**GIVEN REQUEST**: Recast every line of the records below as a Markdown table with the columns "Row" and "Record line," numbering the rows and skipping blank lines. Leave the pictures out of the table.

(Image-linked spatial questions)

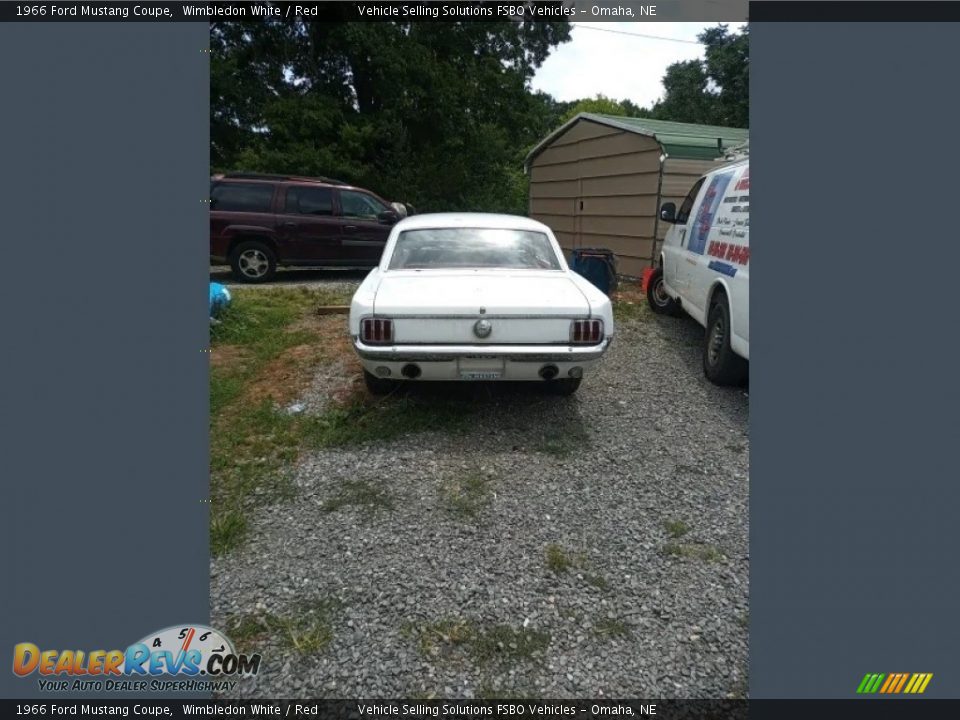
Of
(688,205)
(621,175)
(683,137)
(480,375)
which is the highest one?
(683,137)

**CORRECT RESULT**:
| Row | Record line |
|---|---|
| 1 | Of |
| 2 | (688,205) |
| 3 | (621,175) |
| 4 | (683,137) |
| 5 | (480,375) |
| 6 | which is the highest one? |
| 7 | (683,137) |